# Task
Transcribe the text of every entry below word for word, leaving out the pictures.

[Collection entries]
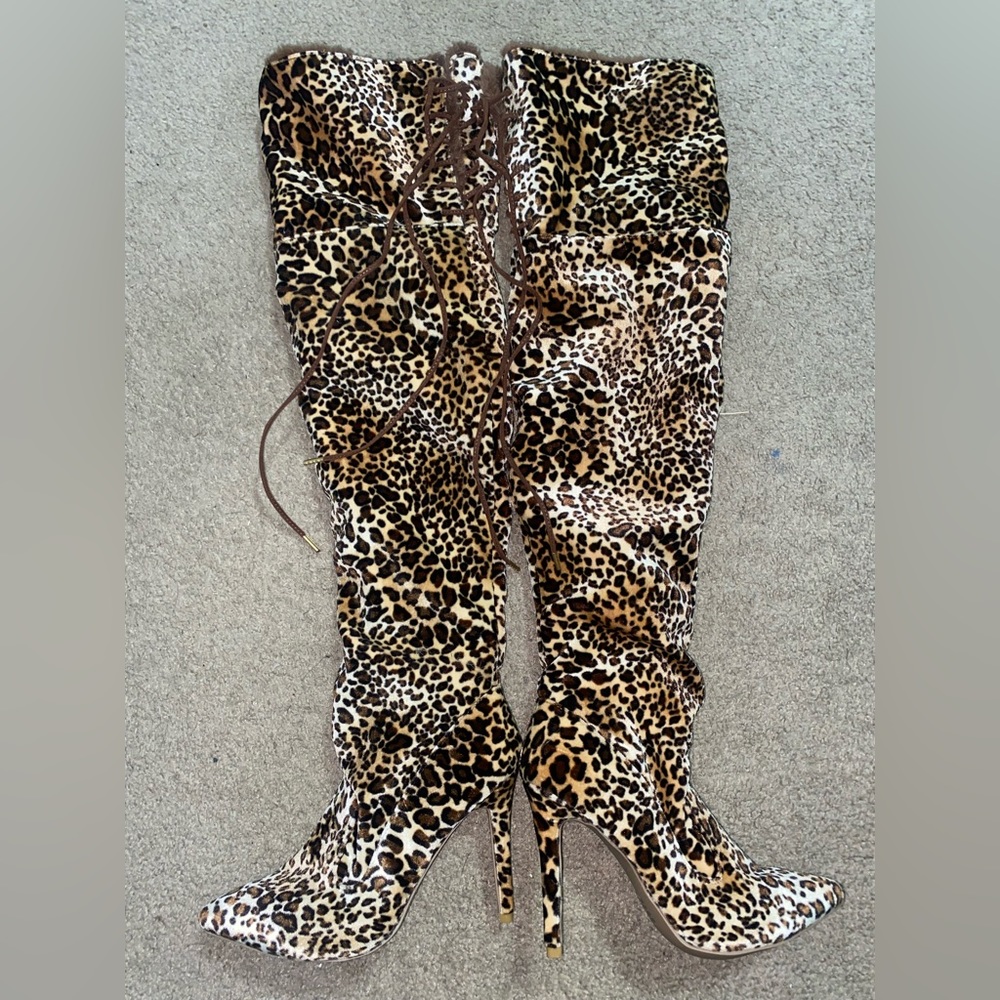 Over the knee - heeled boots - cheetah print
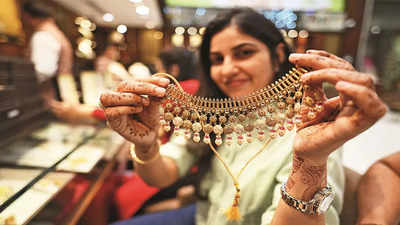 Bhopal: Diwali sale brings cheer to markets, business sparkles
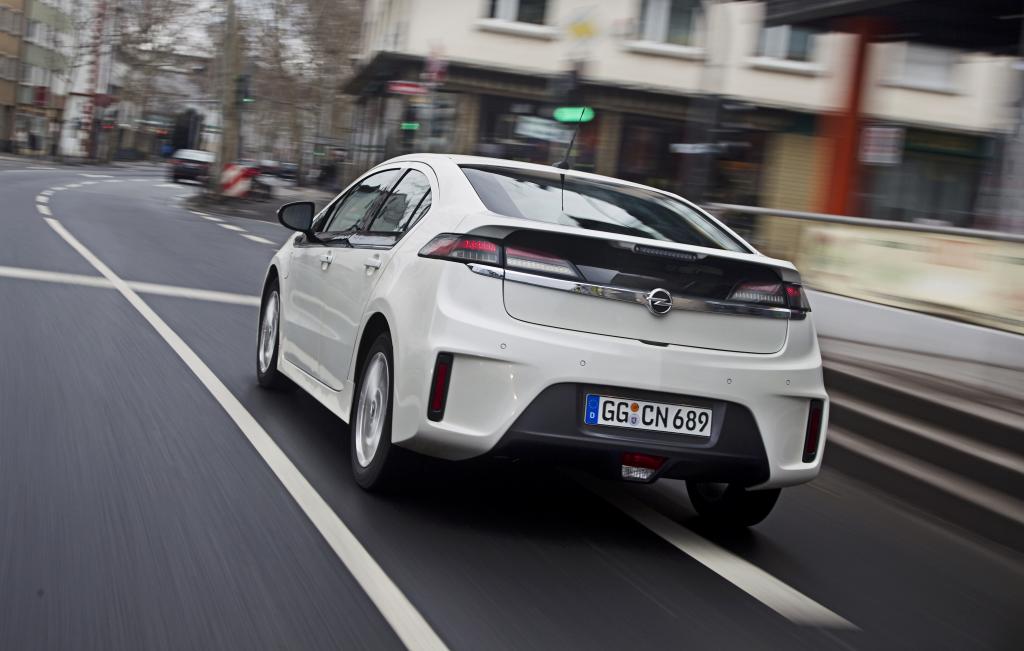 Opel Ampera.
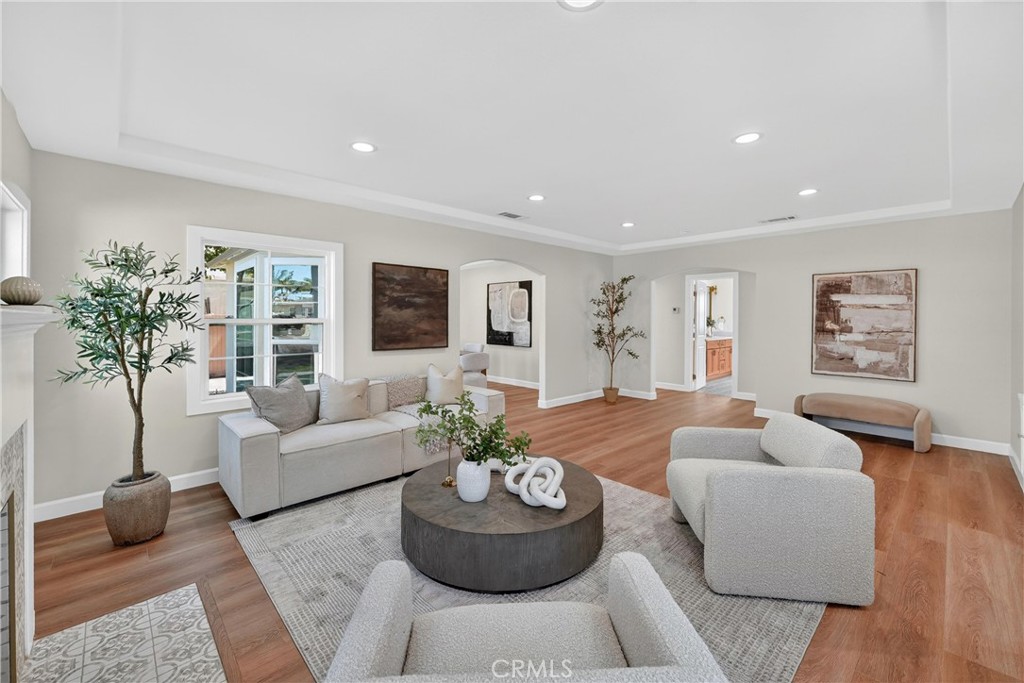 1404 N Freeman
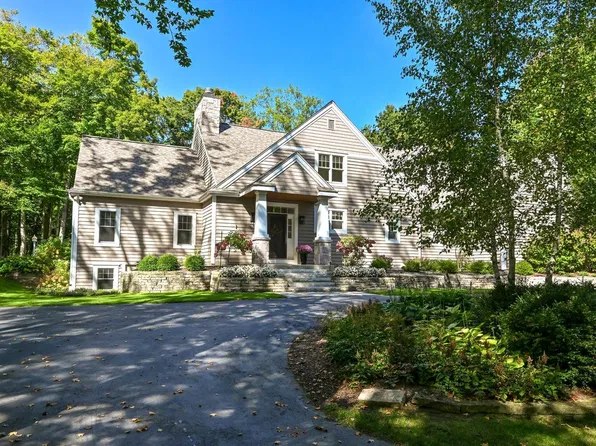 9226 W Hawthorne ROAD, Mequon, WI 53097
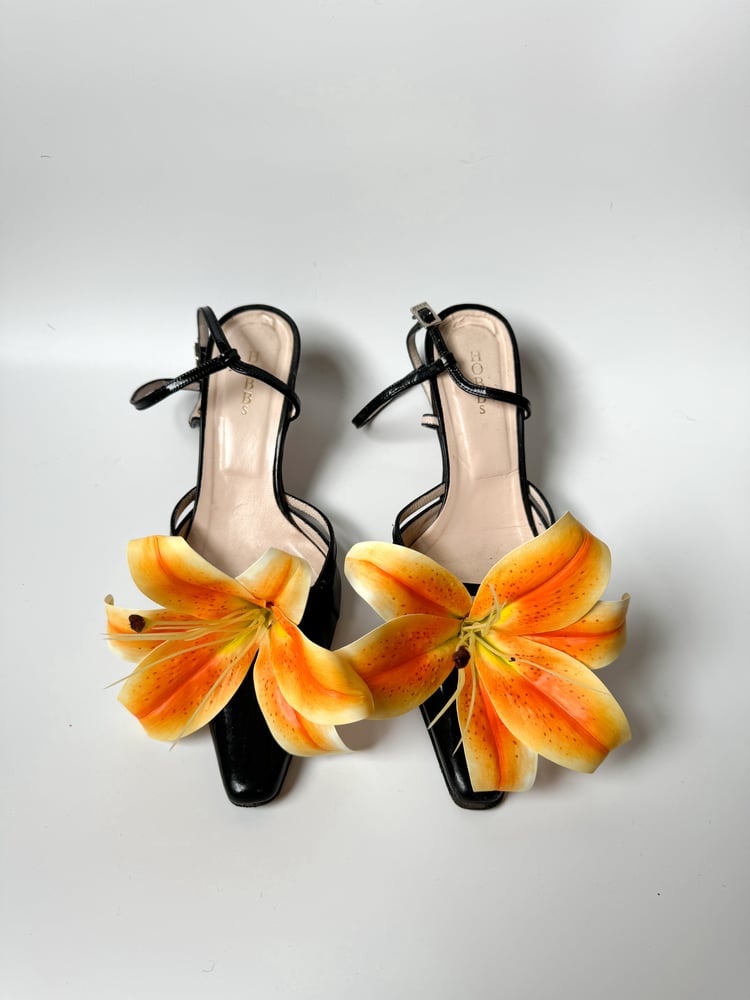 Image of tiger lily shoe clips 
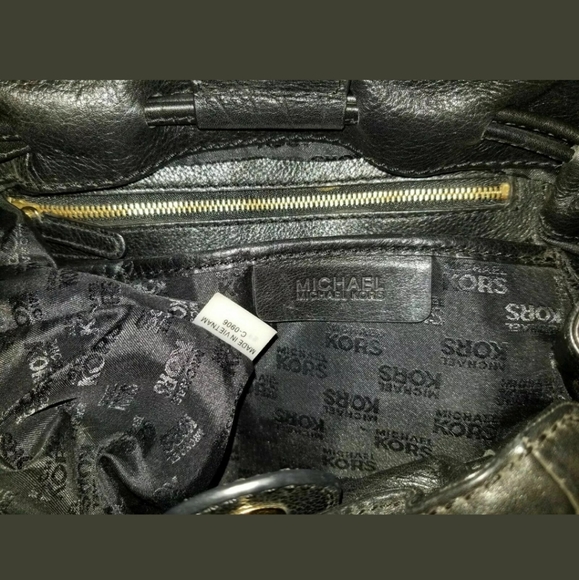 Michael Kors Blk Pleated Leather Drawstring Hobo - Picture 7 of 8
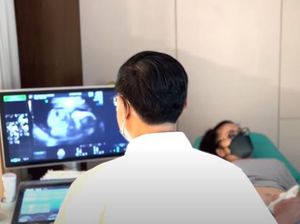Momen Nikita Willy Periksa Kandungan, Bahagia Lihat Wajah Anak dari USG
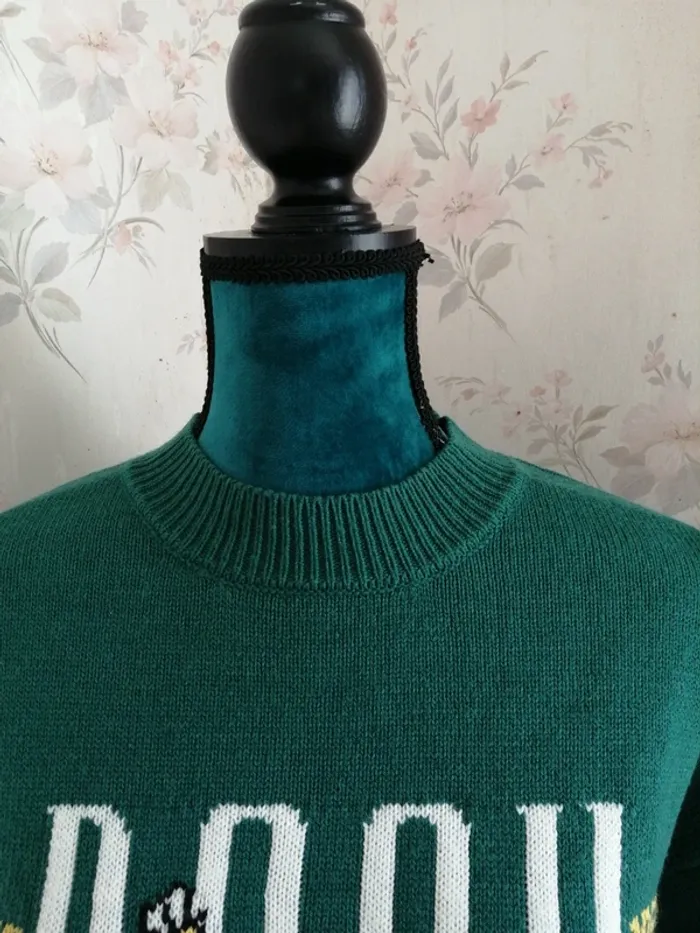 Pull en maille vert sapin imprimé winny l'ourson / disney x jennyfer / ( XS) - photo numéro 4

# Response area
 Over the knee - heeled boots - cheetah print
 Bhopal: Diwali sale brings cheer to markets, business sparkles
 Opel Ampera.
 1404 N Freeman
 9226 W Hawthorne ROAD, Mequon, WI 53097
 Image of tiger lily shoe clips 
 Michael Kors Blk Pleated Leather Drawstring Hobo - Picture 7 of 8
Momen Nikita Willy Periksa Kandungan, Bahagia Lihat Wajah Anak dari USG
 Pull en maille vert sapin imprimé winny l'ourson / disney x jennyfer / ( XS) - photo numéro 4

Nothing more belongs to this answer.